## [WRITTEN REQUEST]
Copy every line of the listing below word for word, keeping each number, bracket, and line break unchanged.

:: PROVIDED ENTRIES

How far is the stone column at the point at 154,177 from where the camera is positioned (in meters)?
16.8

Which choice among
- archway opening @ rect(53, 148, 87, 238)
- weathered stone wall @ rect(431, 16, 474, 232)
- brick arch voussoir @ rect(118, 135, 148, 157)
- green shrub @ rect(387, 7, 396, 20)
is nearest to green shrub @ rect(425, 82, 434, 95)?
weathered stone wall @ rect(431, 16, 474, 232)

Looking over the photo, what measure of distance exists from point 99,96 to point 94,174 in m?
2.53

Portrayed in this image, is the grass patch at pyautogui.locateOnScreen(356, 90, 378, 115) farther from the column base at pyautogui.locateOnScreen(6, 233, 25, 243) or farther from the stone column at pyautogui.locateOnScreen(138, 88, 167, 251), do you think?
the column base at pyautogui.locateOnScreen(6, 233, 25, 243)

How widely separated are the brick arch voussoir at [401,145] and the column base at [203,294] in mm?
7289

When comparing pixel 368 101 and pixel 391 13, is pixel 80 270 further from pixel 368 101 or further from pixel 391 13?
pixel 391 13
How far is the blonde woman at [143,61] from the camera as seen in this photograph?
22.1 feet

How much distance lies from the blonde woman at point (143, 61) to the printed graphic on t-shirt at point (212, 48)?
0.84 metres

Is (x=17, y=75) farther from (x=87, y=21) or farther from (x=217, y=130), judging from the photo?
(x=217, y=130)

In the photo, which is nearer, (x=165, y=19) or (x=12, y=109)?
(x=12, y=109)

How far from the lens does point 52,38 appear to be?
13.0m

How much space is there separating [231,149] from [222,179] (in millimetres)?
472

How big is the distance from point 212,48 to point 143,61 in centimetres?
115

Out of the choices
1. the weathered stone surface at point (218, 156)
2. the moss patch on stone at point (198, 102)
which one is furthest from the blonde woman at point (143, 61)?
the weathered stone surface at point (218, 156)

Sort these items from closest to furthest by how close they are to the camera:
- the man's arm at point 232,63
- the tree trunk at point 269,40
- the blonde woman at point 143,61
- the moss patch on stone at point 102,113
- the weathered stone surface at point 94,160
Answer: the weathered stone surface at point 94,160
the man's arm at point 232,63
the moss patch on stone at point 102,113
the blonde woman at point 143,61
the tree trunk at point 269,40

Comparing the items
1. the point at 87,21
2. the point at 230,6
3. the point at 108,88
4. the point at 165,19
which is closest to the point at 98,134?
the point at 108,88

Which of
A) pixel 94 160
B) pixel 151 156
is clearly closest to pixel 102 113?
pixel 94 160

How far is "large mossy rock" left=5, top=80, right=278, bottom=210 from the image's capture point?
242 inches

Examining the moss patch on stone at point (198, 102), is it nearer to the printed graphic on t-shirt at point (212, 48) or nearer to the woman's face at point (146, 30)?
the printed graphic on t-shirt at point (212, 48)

::::

## [RESULT BELOW]
How far is the stone column at the point at 154,177 from where the camera is positioned (in meters)?
16.8

Which choice among
- archway opening @ rect(53, 148, 87, 238)
- weathered stone wall @ rect(431, 16, 474, 232)
- brick arch voussoir @ rect(118, 135, 148, 157)
- green shrub @ rect(387, 7, 396, 20)
is nearest to green shrub @ rect(425, 82, 434, 95)?
weathered stone wall @ rect(431, 16, 474, 232)

Looking over the photo, what measure of distance exists from point 99,96 to point 94,174 in m?
2.53

Portrayed in this image, is the grass patch at pyautogui.locateOnScreen(356, 90, 378, 115) farther from the column base at pyautogui.locateOnScreen(6, 233, 25, 243) or farther from the stone column at pyautogui.locateOnScreen(138, 88, 167, 251), do you think?
the column base at pyautogui.locateOnScreen(6, 233, 25, 243)

How widely separated are the brick arch voussoir at [401,145] and the column base at [203,294] in mm?
7289

When comparing pixel 368 101 and pixel 391 13, is pixel 80 270 further from pixel 368 101 or further from pixel 391 13?
pixel 391 13
How far is the blonde woman at [143,61] from the camera as seen in this photograph?
22.1 feet

How much distance lies from the blonde woman at point (143, 61) to the printed graphic on t-shirt at point (212, 48)?
0.84 metres

Is (x=17, y=75) farther from (x=87, y=21) or farther from (x=217, y=130), judging from the photo?
(x=217, y=130)

In the photo, which is nearer, (x=165, y=19) or (x=12, y=109)?
(x=12, y=109)

How far from the lens does point 52,38 appear to be?
13.0m

How much space is there separating [231,149] from [222,179] (in millimetres)?
472

How big is the distance from point 212,48 to point 143,61 in centimetres?
115

Out of the choices
1. the weathered stone surface at point (218, 156)
2. the moss patch on stone at point (198, 102)
which one is furthest from the blonde woman at point (143, 61)?
the weathered stone surface at point (218, 156)

Sort these items from closest to furthest by how close they are to the camera:
- the man's arm at point 232,63
- the tree trunk at point 269,40
- the blonde woman at point 143,61
- the moss patch on stone at point 102,113
- the weathered stone surface at point 94,160
Answer: the weathered stone surface at point 94,160
the man's arm at point 232,63
the moss patch on stone at point 102,113
the blonde woman at point 143,61
the tree trunk at point 269,40

Comparing the items
1. the point at 87,21
2. the point at 230,6
3. the point at 108,88
4. the point at 165,19
which is closest to the point at 98,134?
the point at 108,88

Which of
A) pixel 94 160
B) pixel 151 156
is clearly closest to pixel 102 113?
pixel 94 160

How far is "large mossy rock" left=5, top=80, right=278, bottom=210 from the image's capture point?
242 inches

Examining the moss patch on stone at point (198, 102), is it nearer to the printed graphic on t-shirt at point (212, 48) or nearer to the woman's face at point (146, 30)?
the printed graphic on t-shirt at point (212, 48)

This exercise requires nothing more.